Wasn’t that a clever idea of the people at Legoland – I wonder if I missed any other references like this? As you can see from my pictures above, there was definitely no Slitheen spacecraft slicing bits off Big Ben, and neither was there a space-Titanic hovering dangerously close over Buckingham Palace. Maybe they weren’t subtle enough!

Anyway, back to my boy’s birthday. We arranged a bit of a gathering in Cardiff Bay on his actual birthday so that his older friends and relatives would get to wish him many happy returns, and he insisted on wearing his new suit and on carrying his new fob watch and his old (second version as the first wore out!) sonic screwdriver.

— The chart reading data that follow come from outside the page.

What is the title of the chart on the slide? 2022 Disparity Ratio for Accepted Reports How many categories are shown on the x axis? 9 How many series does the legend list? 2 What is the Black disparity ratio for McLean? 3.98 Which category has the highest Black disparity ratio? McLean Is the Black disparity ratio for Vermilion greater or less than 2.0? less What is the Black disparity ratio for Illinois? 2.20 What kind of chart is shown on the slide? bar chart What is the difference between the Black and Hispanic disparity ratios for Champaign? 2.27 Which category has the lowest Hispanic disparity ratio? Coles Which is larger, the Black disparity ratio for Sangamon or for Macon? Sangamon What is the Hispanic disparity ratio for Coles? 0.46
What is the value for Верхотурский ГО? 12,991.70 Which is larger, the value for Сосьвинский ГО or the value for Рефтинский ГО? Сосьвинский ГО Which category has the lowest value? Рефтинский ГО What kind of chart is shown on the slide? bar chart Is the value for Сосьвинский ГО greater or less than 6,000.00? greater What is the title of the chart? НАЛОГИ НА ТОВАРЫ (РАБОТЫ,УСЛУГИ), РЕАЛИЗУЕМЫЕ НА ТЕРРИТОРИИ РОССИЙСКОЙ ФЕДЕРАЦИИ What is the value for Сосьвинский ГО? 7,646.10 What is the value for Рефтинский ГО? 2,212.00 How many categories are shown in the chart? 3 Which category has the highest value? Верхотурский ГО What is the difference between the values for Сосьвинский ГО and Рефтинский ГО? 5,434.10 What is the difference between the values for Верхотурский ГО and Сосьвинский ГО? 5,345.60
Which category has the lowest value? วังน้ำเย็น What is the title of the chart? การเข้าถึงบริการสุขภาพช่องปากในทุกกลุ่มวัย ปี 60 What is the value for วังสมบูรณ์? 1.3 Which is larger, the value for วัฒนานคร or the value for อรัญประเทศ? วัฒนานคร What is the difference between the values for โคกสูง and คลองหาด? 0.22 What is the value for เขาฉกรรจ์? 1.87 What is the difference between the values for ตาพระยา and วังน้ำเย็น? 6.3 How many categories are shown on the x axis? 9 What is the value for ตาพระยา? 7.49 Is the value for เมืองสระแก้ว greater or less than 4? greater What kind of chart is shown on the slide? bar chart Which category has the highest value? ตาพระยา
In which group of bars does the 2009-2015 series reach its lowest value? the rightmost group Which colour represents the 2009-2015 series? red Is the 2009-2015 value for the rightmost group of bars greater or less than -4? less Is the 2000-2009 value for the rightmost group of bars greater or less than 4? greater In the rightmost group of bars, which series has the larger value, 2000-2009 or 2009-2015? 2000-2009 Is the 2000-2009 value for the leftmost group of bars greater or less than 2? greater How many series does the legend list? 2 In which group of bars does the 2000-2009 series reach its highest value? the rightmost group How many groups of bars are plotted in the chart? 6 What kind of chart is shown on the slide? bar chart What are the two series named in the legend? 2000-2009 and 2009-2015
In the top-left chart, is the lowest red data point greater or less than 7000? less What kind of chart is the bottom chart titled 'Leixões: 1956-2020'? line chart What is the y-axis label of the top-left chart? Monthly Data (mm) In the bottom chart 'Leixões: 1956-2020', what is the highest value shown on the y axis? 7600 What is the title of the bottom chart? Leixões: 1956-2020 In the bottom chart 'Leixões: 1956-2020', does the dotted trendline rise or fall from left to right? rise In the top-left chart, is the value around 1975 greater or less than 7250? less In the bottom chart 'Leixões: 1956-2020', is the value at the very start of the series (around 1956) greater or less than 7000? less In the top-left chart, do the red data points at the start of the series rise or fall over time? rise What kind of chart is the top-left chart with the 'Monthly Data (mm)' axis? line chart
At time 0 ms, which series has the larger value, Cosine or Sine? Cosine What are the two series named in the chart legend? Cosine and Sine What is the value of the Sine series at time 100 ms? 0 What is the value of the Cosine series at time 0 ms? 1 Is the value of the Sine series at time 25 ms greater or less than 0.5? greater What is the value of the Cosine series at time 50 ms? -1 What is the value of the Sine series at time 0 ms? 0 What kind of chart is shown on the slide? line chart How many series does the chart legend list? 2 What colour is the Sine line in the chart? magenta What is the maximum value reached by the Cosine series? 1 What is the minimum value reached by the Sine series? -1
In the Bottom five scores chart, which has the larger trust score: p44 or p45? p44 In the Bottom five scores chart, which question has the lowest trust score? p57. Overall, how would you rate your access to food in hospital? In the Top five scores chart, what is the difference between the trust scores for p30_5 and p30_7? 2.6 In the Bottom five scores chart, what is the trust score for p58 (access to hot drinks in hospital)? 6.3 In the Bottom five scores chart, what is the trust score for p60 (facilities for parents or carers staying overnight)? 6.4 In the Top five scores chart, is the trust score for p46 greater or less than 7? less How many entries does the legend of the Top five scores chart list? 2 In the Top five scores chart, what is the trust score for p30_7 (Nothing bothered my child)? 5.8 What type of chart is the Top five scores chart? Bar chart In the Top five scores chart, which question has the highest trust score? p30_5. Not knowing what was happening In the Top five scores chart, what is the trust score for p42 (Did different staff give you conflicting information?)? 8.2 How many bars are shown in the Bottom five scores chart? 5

He does a pretty good ‘Doctor’, if I do say so myself, and got quite a few glances cast his way by people passing by who obviously realised who he was supposed to be (the red Converse boots would probably have helped too!). He was even filmed by a small boy who was enjoying watching my boy save the world outside the Torchwood Hub (otherwise known as Roald Dahl Plass). And my boy was loving the attention! We even took some poster-style pictures of him in front of the Millennium Centre, as he wants to try to get into the Doctor Who Adventures magazine in the feature called “Doctor You”. I wish I could share them with you, as he is such a great little actor, but I set myself strict rules when I started this blog that I wouldn’t share too much information about my family, and that would be stepping over my self-imposed line. Sorry! You’ll just have to take my word for it that he looked great, and thanks to the blue skies with very artistic white clouds skudding across, we got some great pictures.

So anyway, to wrap up in as few words as possible (I’ve maybe written a little more than I planned in this post!) he had a great few days celebrating his birthday, loved his presents, cake and excursions, and the new episode of Doctor Who was a marvellous way to finish his day.